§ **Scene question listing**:
==*==

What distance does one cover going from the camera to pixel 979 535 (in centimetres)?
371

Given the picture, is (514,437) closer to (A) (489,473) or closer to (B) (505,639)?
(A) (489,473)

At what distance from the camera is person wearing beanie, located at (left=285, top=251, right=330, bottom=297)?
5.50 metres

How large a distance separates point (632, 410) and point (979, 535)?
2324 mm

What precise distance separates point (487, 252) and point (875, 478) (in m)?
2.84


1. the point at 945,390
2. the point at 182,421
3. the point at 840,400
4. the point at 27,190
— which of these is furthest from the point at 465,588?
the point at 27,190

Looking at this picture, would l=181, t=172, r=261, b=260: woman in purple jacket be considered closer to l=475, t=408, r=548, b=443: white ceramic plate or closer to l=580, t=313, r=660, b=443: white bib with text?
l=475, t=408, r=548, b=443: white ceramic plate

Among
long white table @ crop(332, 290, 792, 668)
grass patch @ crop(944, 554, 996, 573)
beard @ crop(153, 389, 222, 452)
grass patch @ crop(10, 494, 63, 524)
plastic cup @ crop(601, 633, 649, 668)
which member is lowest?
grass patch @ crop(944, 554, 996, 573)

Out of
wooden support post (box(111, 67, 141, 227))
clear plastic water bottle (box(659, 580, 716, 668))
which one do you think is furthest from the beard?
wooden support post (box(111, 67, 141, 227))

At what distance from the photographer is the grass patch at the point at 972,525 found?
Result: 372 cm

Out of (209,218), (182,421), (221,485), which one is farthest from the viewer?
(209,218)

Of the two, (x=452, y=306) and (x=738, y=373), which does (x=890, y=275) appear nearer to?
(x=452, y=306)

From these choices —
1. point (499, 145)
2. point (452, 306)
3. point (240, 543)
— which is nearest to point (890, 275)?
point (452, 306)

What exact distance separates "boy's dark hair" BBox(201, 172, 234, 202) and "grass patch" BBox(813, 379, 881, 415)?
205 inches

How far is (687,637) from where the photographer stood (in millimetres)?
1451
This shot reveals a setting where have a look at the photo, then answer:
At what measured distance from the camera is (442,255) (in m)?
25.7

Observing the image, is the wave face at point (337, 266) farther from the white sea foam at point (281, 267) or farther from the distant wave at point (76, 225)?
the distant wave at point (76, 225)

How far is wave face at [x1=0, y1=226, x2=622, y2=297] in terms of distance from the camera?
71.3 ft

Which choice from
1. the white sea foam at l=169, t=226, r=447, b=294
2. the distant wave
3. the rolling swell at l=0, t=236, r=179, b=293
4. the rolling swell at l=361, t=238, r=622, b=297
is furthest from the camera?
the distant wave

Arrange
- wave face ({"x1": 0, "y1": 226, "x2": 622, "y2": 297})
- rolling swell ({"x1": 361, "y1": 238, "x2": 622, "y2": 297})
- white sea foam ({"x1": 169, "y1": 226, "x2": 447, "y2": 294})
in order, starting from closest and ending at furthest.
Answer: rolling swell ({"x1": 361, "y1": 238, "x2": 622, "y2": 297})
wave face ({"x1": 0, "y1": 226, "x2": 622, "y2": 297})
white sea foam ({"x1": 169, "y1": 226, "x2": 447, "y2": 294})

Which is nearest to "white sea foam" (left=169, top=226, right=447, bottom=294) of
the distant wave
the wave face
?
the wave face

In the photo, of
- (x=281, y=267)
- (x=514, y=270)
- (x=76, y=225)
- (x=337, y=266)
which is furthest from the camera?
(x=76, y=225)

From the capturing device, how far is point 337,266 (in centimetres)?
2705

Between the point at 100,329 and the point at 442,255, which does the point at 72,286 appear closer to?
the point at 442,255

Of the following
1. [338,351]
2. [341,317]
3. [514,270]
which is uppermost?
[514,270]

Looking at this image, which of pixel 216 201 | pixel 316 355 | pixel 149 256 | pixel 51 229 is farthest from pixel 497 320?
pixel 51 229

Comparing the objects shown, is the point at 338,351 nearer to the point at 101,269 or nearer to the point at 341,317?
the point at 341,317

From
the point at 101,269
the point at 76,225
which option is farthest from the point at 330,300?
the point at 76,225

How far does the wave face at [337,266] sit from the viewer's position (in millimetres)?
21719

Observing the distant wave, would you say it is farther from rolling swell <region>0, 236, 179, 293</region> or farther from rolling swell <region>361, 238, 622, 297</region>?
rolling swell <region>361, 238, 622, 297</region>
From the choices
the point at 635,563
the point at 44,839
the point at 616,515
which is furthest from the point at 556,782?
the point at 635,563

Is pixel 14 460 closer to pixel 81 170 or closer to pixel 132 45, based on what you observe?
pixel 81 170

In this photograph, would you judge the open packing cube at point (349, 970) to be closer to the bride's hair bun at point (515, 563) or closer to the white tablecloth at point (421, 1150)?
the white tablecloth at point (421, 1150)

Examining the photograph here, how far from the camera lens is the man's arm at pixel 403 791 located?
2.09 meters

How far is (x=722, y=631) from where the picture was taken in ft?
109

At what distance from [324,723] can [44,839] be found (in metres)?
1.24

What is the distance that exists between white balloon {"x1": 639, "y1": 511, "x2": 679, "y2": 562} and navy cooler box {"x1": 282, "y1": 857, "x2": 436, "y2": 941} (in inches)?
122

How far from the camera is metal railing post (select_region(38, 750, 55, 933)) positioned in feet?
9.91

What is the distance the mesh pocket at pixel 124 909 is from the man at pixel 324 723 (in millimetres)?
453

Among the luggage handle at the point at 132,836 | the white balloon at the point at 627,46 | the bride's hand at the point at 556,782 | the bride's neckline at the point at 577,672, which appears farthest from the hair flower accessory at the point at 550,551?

==*==

§ **WHAT TO DO**:
Copy the listing without changes, beginning at the line containing "Examining the photograph" and continuing through the end of the listing.

§ **PROBLEM SOLUTION**:
Examining the photograph here, how far from the camera lens is the man's arm at pixel 403 791 located?
2.09 meters

How far is (x=722, y=631) from where the picture was taken in ft?
109

At what distance from [324,723] can [44,839] be found (in metres)?
1.24

What is the distance that exists between white balloon {"x1": 639, "y1": 511, "x2": 679, "y2": 562} and navy cooler box {"x1": 282, "y1": 857, "x2": 436, "y2": 941} (in inches)?
122

How far from the camera is metal railing post (select_region(38, 750, 55, 933)) positioned in feet?
9.91

What is the distance the mesh pocket at pixel 124 909 is from the man at pixel 324 723 (in millimetres)?
453

Among the luggage handle at the point at 132,836 | the white balloon at the point at 627,46 | the bride's hand at the point at 556,782 | the bride's neckline at the point at 577,672, which appears farthest from the hair flower accessory at the point at 550,551?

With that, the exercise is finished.